Blood and Ice

The rider came on, rocks and gravel and dust kicking up behind his horse’s hooves, and once he had reached the plain below, he spurred his horse on ever faster. Lord Lucan, in his white-plumed hat, trotted toward the approaching figure and reined in his horse not more than ten yards in front of Sinclair, between the tight formations of the Light and the Heavy Brigades which he commanded.

 

Nolan galloped up, sweat streaming from his horse’s flanks, and pulled a communiqué from his sabretache, slapping it into Lord Lucan’s hand. Though Sinclair was well aware of Nolan’s low regard for Lord Lucan (shared by most of the cavalry), still he was surprised at the peremptory manner in which he had delivered the message. Lucan had a famously bad temper, and any such misstep could lead to arrest for insubordination.

 

Lucan, glowering, read the orders, then looked up at Nolan, whose horse was still pacing anxiously about, and challenged him in some way. Sinclair could not make out all the words, but he heard something to the effect of “Attack what? Attack what guns, sir?”

 

Sinclair traded a look with Rutherford. Was Lord Lucan—“Lord Look-On” to his idled troops—once again going to keep his men from entering the fray?

 

Nolan urgently repeated something, his dark curls shaking about his head, and gestured at the paper in Lord Lucan’s hand. And then, with his arm thrown out toward the Russian batteries at the far end of the North Valley, and in a voice that even Sinclair could clearly hear, Nolan shouted, “There, my lord, is your enemy. There are your guns!”

 

Sinclair expected to see Lord Lucan go into a rage at this further impertinence and order Captain Nolan to be arrested on the spot, but instead he simply shrugged, turned his horse away, and trotted off to consult with his archenemy, Lord Cardigan. Whatever had been written in that communiqué, it was sufficiently important that he did not wish to ignore it or to take some unilateral action.

 

After several minutes of intense deliberation, Lord Cardigan saluted, not once but twice, and galloped back toward Sinclair and his fellow Lancers. Quickly, he ordered the brigade to form up in two lines, with the first line composed of the 17th Lancers, the 13th Light Dragoons, and the 11th Hussars; the second line was made up of the 4th Light Dragoons and most of the 8th Hussars. The Heavy Brigade, meanwhile, was being drawn up to their rear. The Horse Artillery, which might have been expected to follow under normal circumstances, was not ordered up—perhaps, Sinclair concluded, because the valley before them was partly plowed and consequently hard to traverse.

 

If he’d had to guess, Sinclair would have said that the North Valley, into which the brigade was entering, was about a mile and a quarter long, and not even a mile wide.

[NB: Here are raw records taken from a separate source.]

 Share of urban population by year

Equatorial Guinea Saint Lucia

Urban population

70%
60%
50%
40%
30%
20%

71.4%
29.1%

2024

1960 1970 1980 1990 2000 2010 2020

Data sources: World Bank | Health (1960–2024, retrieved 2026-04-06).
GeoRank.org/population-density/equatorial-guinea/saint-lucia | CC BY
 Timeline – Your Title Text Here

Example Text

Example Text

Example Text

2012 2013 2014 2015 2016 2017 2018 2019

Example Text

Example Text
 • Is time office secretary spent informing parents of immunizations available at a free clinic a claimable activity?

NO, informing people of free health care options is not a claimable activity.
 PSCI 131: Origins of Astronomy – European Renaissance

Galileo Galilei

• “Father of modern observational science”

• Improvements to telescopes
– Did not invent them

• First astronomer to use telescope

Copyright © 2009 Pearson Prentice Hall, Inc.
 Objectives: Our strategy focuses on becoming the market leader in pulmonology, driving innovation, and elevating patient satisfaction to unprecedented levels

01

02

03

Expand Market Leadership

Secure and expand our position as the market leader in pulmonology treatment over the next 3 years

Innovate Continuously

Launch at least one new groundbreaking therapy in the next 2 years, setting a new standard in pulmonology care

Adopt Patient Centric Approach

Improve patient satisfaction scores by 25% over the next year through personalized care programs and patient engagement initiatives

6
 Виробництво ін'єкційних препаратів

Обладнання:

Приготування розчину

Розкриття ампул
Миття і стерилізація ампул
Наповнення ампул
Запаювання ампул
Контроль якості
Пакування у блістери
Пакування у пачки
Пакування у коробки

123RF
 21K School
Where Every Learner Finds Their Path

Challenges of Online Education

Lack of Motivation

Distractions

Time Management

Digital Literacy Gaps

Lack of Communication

It was a flat plain, offering no sort of cover, and on all three sides it was under the control of the Russian forces. On the Fedioukine Hills to the north, Sinclair could make out at least a dozen gun emplacements, along with several battalions of infantry. To the south, the Causeway Heights were even more fearsome, with as many as thirty guns and a field battery that had captured the redoubts earlier in the day. But it was at the end of the valley that the greatest danger of all lay. If the Light Brigade was to attack that point, it would not only have to pass through a gauntlet of fire the entire way, it would then have to ride straight up into the muzzles of a dozen cannons, backed by several lines of densely packed Russian cavalry.

 

For the first time in his life, Sinclair had a distinct premonition of death. It came not as a shiver, or even as an urge to flee, but as a cold, stark fact. Up until then, even as others had fallen by the wayside with cholera or fever, or been picked off by snipers in the hills, he had never truly considered his own vulnerability. He had felt impervious. But no one, staring down the bore of the North Valley, could continue in such an illusion.

 

Sinclair was riding in the first line with Rutherford on his left, and a young chap named Owens on his right. Sergeant Hatch had been conscripted into the second line.

 

“Five quid,” Sinclair said to Rutherford, “that I reach the gun battery first.”

 

“You’re on,” Rutherford said. “But have you got five quid?”

 

Sinclair laughed, and Owens managed a weak smile at overhearing the exchange. He had a receding chin and a thin face, and his skin had gone as white as whey. His hand trembled on the upright lance.

 

A trumpet sounded, and Sinclair fell silent, as did all of those around him. Lord Cardigan had ridden several lengths in front of the entire company, and all alone he drew his sword and raised it. In a calm voice that nonetheless carried to the men behind him, he said, “The Brigade will advance. Walk, march, trot.”